In 2021, CryoCapCell established a collaboration agreement with the INSERM Unit, U1195, aiming to develop high-standard procedures for electron microscopy. Our initial focus was on establishing live-HPF-CLEM and HPF workflows [6] (HPM Live µ, CryoCapCell) and implementing freeze substitution processes (FS 8500, RMC) to advance our electron microscopy capabilities. However, we encountered a significant challenge when needing to embed samples vitrified in CryoCapsules^® or 6 mm carriers, as existing tools were primarily designed for 3 mm carriers, rendering them incompatible with our requirements. This limitation was particularly problematic when training a large group of next-generation electron microscopy users unfamiliar with cryo-methods.

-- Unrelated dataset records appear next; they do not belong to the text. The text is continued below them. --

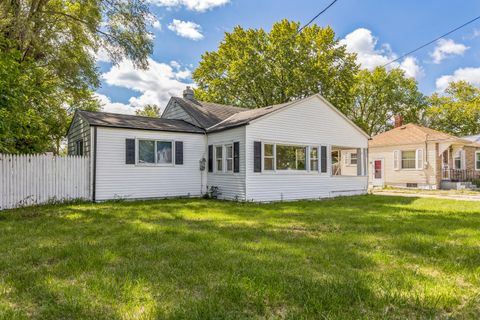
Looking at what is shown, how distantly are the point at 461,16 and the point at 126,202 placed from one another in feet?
45.3

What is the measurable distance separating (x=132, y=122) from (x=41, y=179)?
384cm

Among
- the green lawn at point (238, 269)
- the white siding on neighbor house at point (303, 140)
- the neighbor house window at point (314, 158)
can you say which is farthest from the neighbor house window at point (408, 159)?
the green lawn at point (238, 269)

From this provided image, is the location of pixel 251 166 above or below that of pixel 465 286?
above

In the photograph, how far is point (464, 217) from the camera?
8211mm

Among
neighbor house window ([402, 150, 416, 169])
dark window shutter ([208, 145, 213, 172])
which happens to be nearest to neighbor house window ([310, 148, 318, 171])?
dark window shutter ([208, 145, 213, 172])

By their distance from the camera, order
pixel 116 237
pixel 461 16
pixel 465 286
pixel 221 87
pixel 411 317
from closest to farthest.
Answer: pixel 411 317, pixel 465 286, pixel 116 237, pixel 461 16, pixel 221 87

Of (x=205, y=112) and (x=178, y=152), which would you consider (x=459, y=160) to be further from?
(x=178, y=152)

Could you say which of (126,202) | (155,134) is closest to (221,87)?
(155,134)

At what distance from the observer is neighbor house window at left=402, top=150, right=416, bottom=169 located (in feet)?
67.1

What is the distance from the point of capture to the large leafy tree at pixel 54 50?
9.12 m

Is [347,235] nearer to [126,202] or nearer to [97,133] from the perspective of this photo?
[126,202]

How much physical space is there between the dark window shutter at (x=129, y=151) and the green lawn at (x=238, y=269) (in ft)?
15.6

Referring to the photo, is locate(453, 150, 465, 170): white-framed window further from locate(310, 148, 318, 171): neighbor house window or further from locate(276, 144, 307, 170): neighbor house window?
locate(310, 148, 318, 171): neighbor house window

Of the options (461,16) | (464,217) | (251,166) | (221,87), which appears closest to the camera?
(464,217)
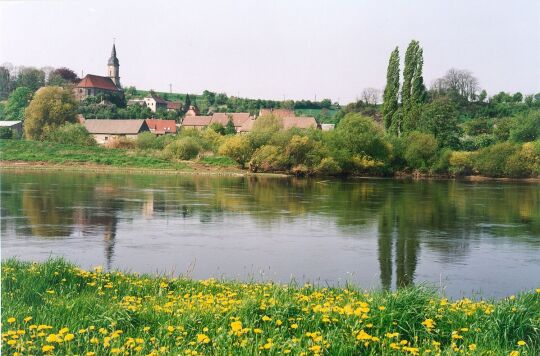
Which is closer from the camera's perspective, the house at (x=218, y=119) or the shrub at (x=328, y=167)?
the shrub at (x=328, y=167)

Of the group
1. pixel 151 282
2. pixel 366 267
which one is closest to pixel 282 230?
pixel 366 267

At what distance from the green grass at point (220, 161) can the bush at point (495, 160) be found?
2670 cm

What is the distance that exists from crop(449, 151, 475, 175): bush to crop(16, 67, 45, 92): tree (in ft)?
252

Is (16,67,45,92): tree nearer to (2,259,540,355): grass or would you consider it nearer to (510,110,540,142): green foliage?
(510,110,540,142): green foliage

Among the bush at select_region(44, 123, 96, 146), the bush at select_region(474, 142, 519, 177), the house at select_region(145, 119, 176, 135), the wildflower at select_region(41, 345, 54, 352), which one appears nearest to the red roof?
the house at select_region(145, 119, 176, 135)

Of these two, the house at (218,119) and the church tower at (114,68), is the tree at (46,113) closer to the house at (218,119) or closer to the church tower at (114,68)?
the house at (218,119)

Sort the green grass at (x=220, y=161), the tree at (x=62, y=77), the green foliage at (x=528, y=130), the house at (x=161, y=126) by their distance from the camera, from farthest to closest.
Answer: the tree at (x=62, y=77) < the house at (x=161, y=126) < the green foliage at (x=528, y=130) < the green grass at (x=220, y=161)

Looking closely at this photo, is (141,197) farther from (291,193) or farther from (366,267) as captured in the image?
(366,267)

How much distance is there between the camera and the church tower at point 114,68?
467 ft

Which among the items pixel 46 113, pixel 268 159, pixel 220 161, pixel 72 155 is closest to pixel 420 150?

Although we attempted to explore homemade solutions, their lack of reproducibility resulted in sample losses equivalent to those experienced with previously available tools. Consequently, we adopted an industrial approach to develop a standardized piece of equipment, applying production strategies commonly used in industry. The concept, illustrated in Figure 1, entails depositing a mesh with pore sizes smaller than the sample chunks below the carrier to maintain a tight seal while facilitating fluid exchange from below.

Figure 1:

3D representation of the FS basket. A-1: side view of both FS basket elements. A-2: top view of both FS basket elements. B-1: sectioned side view of both elements of the FS basket. A 6 mm carrier containing a figurative fish is represented to give a sense of scale. B-2: sectioned top view of both elements of the FS basket. C-1: sectioned side view of the assembled FS basket, holding a 6 mm carrier containing a figurative fish. C-2: sectioned top view of the assembled FS basket.

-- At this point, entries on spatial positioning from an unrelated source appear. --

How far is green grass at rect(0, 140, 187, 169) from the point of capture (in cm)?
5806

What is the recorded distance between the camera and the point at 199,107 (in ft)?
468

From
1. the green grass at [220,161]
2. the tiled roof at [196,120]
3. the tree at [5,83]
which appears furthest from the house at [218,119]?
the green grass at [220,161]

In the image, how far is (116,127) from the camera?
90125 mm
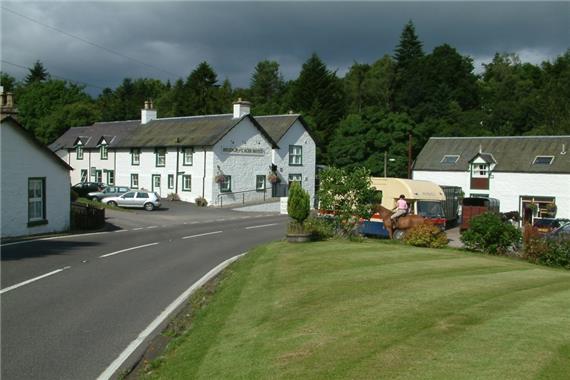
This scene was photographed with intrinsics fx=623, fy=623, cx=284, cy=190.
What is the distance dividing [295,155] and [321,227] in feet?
131

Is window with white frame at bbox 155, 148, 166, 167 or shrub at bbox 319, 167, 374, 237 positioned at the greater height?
window with white frame at bbox 155, 148, 166, 167

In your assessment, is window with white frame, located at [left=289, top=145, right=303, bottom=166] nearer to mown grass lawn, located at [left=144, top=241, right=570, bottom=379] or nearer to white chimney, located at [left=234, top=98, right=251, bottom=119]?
white chimney, located at [left=234, top=98, right=251, bottom=119]

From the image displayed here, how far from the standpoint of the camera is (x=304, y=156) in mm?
65125

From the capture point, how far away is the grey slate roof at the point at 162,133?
56819mm

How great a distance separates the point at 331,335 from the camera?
29.8 ft

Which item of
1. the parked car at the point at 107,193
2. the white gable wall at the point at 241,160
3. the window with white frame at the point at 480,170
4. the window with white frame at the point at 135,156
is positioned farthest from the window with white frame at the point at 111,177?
the window with white frame at the point at 480,170

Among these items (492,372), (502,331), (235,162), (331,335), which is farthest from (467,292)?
(235,162)

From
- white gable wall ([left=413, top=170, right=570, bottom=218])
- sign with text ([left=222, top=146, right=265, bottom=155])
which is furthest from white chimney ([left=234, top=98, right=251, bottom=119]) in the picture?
white gable wall ([left=413, top=170, right=570, bottom=218])

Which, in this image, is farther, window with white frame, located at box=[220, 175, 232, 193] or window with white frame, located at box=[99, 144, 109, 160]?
window with white frame, located at box=[99, 144, 109, 160]

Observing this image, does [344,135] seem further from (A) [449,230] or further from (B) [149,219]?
(B) [149,219]

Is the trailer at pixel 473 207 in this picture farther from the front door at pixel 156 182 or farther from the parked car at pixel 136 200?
the front door at pixel 156 182

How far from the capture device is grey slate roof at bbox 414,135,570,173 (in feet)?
161

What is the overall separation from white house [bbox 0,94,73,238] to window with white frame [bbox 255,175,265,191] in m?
28.6

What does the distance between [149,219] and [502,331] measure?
34.0 m
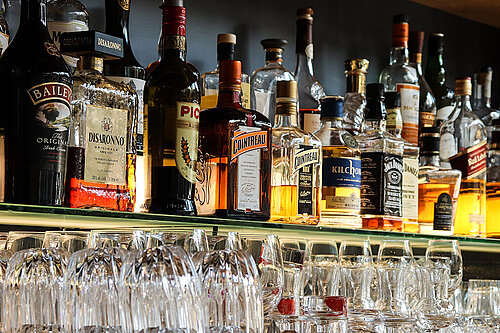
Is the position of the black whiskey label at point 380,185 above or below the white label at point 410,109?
below

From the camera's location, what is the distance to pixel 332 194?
161cm

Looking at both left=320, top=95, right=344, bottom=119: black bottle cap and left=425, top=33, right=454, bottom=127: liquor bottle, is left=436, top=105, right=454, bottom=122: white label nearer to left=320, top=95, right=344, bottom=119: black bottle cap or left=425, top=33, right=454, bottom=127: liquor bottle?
left=425, top=33, right=454, bottom=127: liquor bottle

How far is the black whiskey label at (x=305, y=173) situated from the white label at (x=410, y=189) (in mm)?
353

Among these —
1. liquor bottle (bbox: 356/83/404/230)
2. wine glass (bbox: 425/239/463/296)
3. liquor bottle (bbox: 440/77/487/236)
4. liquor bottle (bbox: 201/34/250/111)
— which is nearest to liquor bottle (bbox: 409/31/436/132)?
liquor bottle (bbox: 440/77/487/236)

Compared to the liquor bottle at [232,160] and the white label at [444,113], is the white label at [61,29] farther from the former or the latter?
the white label at [444,113]

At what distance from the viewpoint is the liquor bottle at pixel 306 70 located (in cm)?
184

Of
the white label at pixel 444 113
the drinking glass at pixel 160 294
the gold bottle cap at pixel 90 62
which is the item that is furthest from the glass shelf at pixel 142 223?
the white label at pixel 444 113

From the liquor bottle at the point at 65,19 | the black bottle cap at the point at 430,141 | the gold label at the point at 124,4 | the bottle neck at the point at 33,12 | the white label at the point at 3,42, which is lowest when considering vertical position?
the black bottle cap at the point at 430,141

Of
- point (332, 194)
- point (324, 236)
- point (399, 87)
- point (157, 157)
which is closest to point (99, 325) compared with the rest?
point (157, 157)

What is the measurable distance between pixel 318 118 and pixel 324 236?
15.4 inches

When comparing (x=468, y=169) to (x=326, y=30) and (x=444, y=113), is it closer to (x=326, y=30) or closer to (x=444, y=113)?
(x=444, y=113)

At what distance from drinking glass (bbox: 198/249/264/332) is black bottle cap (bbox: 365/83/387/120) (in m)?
0.83

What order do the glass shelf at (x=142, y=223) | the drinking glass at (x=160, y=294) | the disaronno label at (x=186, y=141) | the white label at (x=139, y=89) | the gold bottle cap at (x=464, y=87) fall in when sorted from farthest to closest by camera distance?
the gold bottle cap at (x=464, y=87) → the white label at (x=139, y=89) → the disaronno label at (x=186, y=141) → the glass shelf at (x=142, y=223) → the drinking glass at (x=160, y=294)

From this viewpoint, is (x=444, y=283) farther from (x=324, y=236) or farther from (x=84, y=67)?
(x=84, y=67)
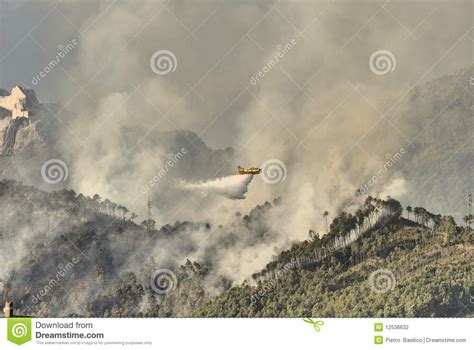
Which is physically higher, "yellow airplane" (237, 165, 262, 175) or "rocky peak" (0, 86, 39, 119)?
"rocky peak" (0, 86, 39, 119)

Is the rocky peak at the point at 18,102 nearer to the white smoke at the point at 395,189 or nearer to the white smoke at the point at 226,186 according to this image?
the white smoke at the point at 226,186

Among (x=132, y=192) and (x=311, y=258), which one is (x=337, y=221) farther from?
(x=132, y=192)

During the introduction of our novel tool to the market, we discovered that other scientists had independently arrived at similar conclusions and proposed handmade materials with a similar concept. However, our tool offers distinct advantages, primarily in its ability to tightly maintain the sample within a framed area while allowing for easy fluid exchange. The absence of carrier movement is particularly beneficial for large samples, facilitating recurrent orientation in multimodal imaging strategies such as live CLEM or biopsy orientation. Furthermore, this lack of movement is crucial in Quick Freeze Substitution protocols [9], as it mitigates the risk of the carrier acting as a grinder to the sample if detached during agitation. Figure 2 presents the produced material and its tight adjustment to the CryoCapsule^® (Figure 2C-2), or 3 and 6mm carriers (Figure 2C-3). A closer view of the fine mesh is also visible (Figure 2C-1).

Figure 2:

Real view of the FS basket. A-1 side view of both FS basket elements. A-2 top view of both FS basket elements. B-1 side view of the assembled FS basket. B-2 top view of the assembled basket. B-3 bottom view of the assembled basket. Arrow is pointing to a CryoCapsule held by the mesh. C-1 top view of the bottom element of the FS basket. The mesh is clearly visible. C-2 top view of the bottom element, and presence of a CryoCapsule to illustrate dimensions of the entire system. C-3 top view of the bottom element with a 6 and a 3 mm carrier. Scale bars 5 mm.

4 Conclusion

Although modest and simple, we hope that this novel device will minimize sample loss during freeze substitution and optimize associated costs and time expenses on electron microscopy studies.